→ **ACTIVITY**
Please reproduce, exactly and in full, the lines running from the one that contains "common name: kudu" to the end of the entries.

####################

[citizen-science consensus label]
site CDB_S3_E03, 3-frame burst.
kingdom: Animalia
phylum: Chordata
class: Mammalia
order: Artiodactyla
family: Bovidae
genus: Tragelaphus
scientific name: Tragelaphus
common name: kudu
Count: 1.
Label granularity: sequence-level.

####################

→ **TASK RESULT**
common name: kudu
Count: 1.
Label granularity: sequence-level.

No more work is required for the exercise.